Paysage ciselé et morcelé sous l’effet des canaux, les Hortillonnages d’Amiens sont extraordinaires.
La physionomie du site, plat, ainsi que la faible agitation de l’eau, favorisent le dépôt des particules fines en suspension dans l’eau, qui s’accumulent et constituent dans le fond des rieux, un matériau bien connu : la vase. Résultat de siècles d’accumulation et de sédimentation de micro organismes d’origine végétale et animale, cette vase nous fascine! Fruit de l’érosion, elle est intarissable, au point qu’elle présente un danger pour les Hortillonnages, car elle réduit le niveau de l’eau, altère son débit, et met en péril l’existence du site. Notre projet est très simple : Construire avec !

Panta Rhei est une sculpture monumentale constituée de vase. Dressées sur une plateforme de bois, pas moins de 30m3 extraites de fange sont modelés à la main. A partir de ce matériau insaisissable, collant et mou, le duo Barreau Charbonnet signe une forme géométrique élémentaire : un tronc de cône. Grâce à un protocole empirique, la vase est chargée, hissée, et tassée. L’ensemble constitue une rupture entre l’esthétique de l’ouvrage de soutènement en bois brut et la sophistication du lissage du cône argileux.

Figure récurrente dans l’architecture, cette forme évoque à la fois celle des fondations, piliers ou autres contreforts, qui élargis en partie basse, soutiennent et stabilisent les ouvrages, mais aussi se réfère à une expérience bien connue dans la construction des ouvrages en béton : l’essai d’affaissement au cône d’Abrams.
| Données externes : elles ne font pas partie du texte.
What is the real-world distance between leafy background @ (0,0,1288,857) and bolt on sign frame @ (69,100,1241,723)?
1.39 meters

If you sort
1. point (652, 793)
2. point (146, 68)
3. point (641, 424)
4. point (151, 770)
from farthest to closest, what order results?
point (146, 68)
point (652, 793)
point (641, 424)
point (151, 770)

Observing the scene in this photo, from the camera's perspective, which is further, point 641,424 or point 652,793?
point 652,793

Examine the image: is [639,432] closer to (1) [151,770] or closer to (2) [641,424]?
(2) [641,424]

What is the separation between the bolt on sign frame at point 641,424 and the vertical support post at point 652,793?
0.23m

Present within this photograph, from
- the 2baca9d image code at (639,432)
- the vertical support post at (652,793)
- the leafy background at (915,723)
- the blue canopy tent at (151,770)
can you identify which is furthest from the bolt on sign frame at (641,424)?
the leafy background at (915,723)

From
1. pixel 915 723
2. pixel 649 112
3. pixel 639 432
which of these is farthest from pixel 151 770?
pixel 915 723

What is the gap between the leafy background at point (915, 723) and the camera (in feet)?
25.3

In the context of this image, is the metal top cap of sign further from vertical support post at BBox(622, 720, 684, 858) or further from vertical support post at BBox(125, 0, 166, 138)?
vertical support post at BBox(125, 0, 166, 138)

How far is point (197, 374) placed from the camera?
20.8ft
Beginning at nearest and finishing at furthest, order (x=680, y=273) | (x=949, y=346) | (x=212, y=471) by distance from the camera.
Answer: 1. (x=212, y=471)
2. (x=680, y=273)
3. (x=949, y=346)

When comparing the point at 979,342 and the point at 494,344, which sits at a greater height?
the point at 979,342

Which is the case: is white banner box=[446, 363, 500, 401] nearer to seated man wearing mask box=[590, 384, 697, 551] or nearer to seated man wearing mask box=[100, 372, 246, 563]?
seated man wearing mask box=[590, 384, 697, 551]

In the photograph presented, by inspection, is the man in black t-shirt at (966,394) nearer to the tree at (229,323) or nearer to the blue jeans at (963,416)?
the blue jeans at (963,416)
Ici, construire avec du sédiment convoque l’idée d’un recommencement, que toute chose et toute matière s’érode avec le temps, se dégrade, s’affaisse, et finit par se transformer en particules sédimentées. Tout s’écoule et ne reste jamais* (Panta Rhei* – Héraclite)

Réalisée in situ avec ce qui est sous nos pieds et à portée de main, l’œuvre fabrique une utopie architecturale, celle d’une construction primitive précaire, d’un refuge fragile, qui témoignent des enjeux de la construction au regard de l’exploitation incontrôlée des ressources de la Terre.

Lové dans le paysage des Hortillonages, l’installation brouille les pistes. A la fois vestige d’architecture d’une tour de Babel inachevée, refuge vernaculaire, amer de navigation maritime, Panta Rhei est tout à la fois.